Your objective |
Go through the records below and copy out every line holding "assets".

[Records from a data source]
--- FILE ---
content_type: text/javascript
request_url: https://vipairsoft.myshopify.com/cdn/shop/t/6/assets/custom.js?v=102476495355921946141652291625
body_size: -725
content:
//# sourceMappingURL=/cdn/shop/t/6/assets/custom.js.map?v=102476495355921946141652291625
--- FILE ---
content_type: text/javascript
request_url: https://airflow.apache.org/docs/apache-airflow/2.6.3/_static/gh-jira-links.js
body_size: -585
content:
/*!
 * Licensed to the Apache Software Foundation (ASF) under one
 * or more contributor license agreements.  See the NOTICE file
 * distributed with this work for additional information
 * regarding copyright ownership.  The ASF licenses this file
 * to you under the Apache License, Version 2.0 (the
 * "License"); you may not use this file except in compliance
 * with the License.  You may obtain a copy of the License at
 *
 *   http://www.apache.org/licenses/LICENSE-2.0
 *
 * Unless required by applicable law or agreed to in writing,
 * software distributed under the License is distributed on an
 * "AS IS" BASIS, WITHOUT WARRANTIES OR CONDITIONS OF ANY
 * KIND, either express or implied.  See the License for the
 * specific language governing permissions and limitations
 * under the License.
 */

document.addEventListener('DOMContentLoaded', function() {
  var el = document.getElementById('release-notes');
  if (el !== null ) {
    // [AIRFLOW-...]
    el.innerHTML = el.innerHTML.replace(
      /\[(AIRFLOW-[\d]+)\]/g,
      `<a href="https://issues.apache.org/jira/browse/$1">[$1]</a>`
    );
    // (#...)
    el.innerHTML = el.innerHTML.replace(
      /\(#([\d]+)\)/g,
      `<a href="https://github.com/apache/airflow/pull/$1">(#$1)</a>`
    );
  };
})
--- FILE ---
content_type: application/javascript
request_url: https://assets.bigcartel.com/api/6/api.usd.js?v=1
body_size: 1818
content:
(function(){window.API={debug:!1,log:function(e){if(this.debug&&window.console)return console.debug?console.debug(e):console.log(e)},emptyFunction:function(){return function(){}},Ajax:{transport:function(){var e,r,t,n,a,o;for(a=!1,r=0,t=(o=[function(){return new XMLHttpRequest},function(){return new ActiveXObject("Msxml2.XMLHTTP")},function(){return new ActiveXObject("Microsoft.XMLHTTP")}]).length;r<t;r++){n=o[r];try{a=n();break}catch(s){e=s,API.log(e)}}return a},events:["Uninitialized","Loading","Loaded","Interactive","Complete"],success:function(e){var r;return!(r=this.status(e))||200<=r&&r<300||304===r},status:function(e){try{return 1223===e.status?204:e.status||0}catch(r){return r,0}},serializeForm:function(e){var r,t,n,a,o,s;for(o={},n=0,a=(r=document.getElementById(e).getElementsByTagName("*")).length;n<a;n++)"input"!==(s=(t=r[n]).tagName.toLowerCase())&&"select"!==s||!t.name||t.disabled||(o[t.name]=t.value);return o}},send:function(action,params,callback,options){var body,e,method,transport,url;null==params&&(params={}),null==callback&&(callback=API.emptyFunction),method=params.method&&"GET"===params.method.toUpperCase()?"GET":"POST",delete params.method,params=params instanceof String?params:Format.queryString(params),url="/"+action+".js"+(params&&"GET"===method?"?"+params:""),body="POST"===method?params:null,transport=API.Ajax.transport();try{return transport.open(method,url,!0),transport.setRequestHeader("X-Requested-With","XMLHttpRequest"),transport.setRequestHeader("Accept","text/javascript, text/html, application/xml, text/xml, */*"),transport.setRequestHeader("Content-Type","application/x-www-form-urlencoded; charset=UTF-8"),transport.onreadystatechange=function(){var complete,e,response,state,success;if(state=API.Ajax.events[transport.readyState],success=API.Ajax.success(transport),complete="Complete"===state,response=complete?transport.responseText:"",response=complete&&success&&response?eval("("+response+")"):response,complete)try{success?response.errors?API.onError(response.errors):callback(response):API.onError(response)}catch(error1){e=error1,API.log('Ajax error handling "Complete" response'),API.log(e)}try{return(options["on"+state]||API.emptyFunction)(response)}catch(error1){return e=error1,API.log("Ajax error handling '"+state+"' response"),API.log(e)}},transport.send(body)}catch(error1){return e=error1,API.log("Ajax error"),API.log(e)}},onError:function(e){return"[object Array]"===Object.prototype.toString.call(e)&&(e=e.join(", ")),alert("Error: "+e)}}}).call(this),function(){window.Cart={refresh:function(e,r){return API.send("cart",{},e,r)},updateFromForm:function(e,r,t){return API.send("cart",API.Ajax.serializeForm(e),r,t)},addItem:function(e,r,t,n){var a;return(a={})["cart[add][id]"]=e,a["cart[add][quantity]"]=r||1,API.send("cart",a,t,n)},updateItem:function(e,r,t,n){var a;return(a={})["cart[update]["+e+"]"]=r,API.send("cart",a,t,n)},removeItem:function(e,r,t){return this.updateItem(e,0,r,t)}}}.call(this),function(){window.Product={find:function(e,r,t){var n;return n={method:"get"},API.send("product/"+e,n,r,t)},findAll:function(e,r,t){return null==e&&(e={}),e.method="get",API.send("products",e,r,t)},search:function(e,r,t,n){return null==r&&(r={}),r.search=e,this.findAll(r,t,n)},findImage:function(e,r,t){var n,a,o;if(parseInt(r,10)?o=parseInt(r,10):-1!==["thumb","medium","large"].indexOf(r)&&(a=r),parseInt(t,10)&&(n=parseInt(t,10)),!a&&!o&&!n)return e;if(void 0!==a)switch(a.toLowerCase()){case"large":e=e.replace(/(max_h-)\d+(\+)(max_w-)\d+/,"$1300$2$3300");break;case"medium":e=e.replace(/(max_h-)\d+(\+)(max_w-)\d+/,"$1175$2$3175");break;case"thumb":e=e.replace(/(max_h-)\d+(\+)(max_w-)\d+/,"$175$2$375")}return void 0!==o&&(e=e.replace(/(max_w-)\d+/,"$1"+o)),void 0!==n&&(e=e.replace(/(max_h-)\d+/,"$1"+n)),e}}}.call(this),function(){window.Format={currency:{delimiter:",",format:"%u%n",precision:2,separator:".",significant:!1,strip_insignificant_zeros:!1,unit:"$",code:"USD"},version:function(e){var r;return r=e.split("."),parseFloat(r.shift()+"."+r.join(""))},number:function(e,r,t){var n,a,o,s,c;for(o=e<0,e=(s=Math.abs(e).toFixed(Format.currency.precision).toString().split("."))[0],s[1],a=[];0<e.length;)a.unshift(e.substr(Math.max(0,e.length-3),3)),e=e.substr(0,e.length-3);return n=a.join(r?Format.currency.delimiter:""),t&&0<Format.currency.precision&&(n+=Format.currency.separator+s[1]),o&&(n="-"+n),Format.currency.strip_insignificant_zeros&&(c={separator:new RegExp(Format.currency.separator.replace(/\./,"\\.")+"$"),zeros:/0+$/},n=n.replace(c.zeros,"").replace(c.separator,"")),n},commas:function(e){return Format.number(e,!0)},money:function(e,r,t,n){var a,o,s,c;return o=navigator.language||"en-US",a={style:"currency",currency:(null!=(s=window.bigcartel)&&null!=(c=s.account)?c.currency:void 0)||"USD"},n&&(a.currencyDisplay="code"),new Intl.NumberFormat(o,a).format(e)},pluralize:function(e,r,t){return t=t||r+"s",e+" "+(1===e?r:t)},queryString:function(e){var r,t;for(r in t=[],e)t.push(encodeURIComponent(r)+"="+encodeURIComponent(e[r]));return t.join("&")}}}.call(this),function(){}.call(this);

Reply |
request_url: https://vipairsoft.myshopify.com/cdn/shop/t/6/assets/custom.js?v=102476495355921946141652291625
//# sourceMappingURL=/cdn/shop/t/6/assets/custom.js.map?v=102476495355921946141652291625
request_url: https://assets.bigcartel.com/api/6/api.usd.js?v=1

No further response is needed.